Crisi del petrolio nel 2020, con o per il coronavirus?

E’ vero infatti che lo stop alle attività produttive porta a minori consumi di energia, e quindi ad una minore domanda di greggio, ma il crollo delle quotazioni del petrolio è anche frutto di mancati accordi, in sede Opec, sui livelli produttivi. Con la conseguenza che il mercato mondiale è stato letteralmente inondato di barili di greggio.

Negli ultimi mesi, infatti, si è giocata una sorta di guerra dei prezzi con protagonisti l’Arabia Saudita e la Russia, e con gli Stati Uniti Paese terzo incomodo e peraltro tra i più penalizzati dalla situazione attuale. Saltato ogni accordo con la Russia sul taglio dei livelli produttivi, infatti, l’Arabia Saudita non solo ha alzato l’offerta, ma ha pure iniziato a vendere i barili di greggio a forte sconto.

La scelta politica dell’Arabia Saudita contro la Russia che penalizza gli USA

E così il crollo della domanda a causa del coronavirus, e l’aumento dell’offerta da parte dell’Arabia Saudita, Paese leader tra quelli dell’Opec, ha generato un vero e proprio cataclisma con l’obiettivo di andare a mettere in difficoltà proprio la Russia.

Nel mezzo, come sopra accennato, ci sono gli Stati Uniti di Donald Trump che, con le attuali quotazioni del greggio, sul territorio americano non possono praticamente estrarre l’oro nero dai frammenti di rocce di scisto bituminoso in quanto i costi di produzione andrebbero a superare i ricavi.

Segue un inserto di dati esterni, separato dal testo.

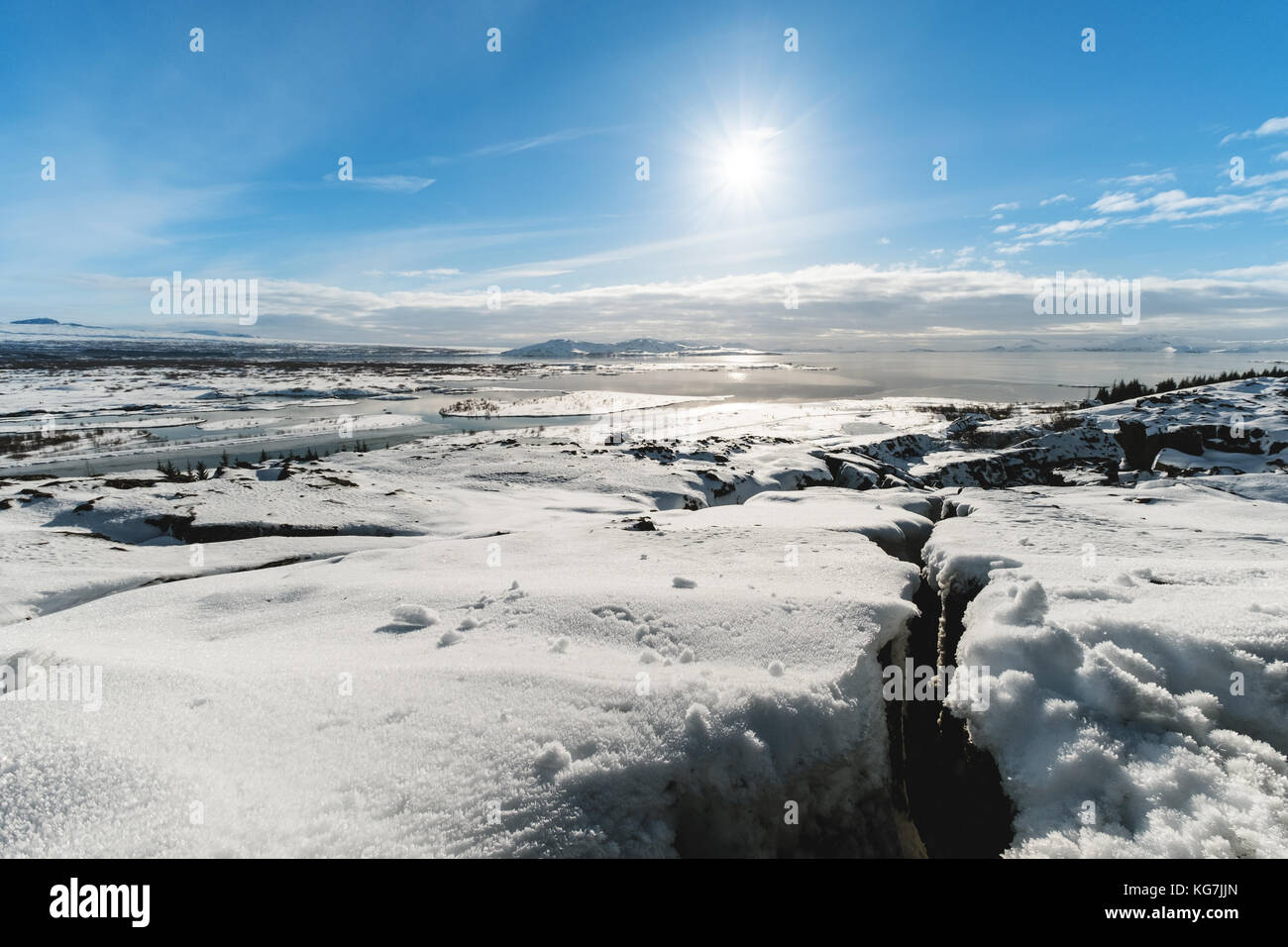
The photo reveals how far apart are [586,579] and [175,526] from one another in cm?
1151

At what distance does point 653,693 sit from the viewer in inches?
162

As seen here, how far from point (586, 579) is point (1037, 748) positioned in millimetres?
4870

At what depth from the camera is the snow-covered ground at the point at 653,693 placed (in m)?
3.11

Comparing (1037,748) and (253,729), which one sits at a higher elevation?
(253,729)

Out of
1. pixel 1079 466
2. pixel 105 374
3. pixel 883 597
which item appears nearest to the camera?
pixel 883 597

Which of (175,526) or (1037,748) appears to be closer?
(1037,748)

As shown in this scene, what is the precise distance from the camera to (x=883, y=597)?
598 cm

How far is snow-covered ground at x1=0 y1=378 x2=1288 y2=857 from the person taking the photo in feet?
10.2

In termini di costi di produzione al barile sono infatti decisamente messe meglio l’Arabia Saudita e la Russia, ma con un prezzo del petrolio troppo basso, per troppo tempo, rischiano letteralmente di farsi male.

Caduta dei prezzi del greggio 2020, la politica vince sull’economia

Per esempio, è vero che l’Arabia Saudita ha immensi giacimenti, ma continuando ad esportare il petrolio a prezzi troppo bassi avrebbe minori entrate statali e dovrebbe poi andare a tagliare i servizi generando malcontento tra la popolazione.

Ecco perché quella attuale sul petrolio, più che una guerra dei prezzi, è in realtà un braccio di ferro a livello politico dal quale si uscirà solo quando la Russia o l’Arabia Saudita inizieranno a risentire pesantemente della mancata riduzione dei livelli produttivi ora che in molti Paesi del mondo c’è il fermo globale per vincere la battaglia contro il Covid-19.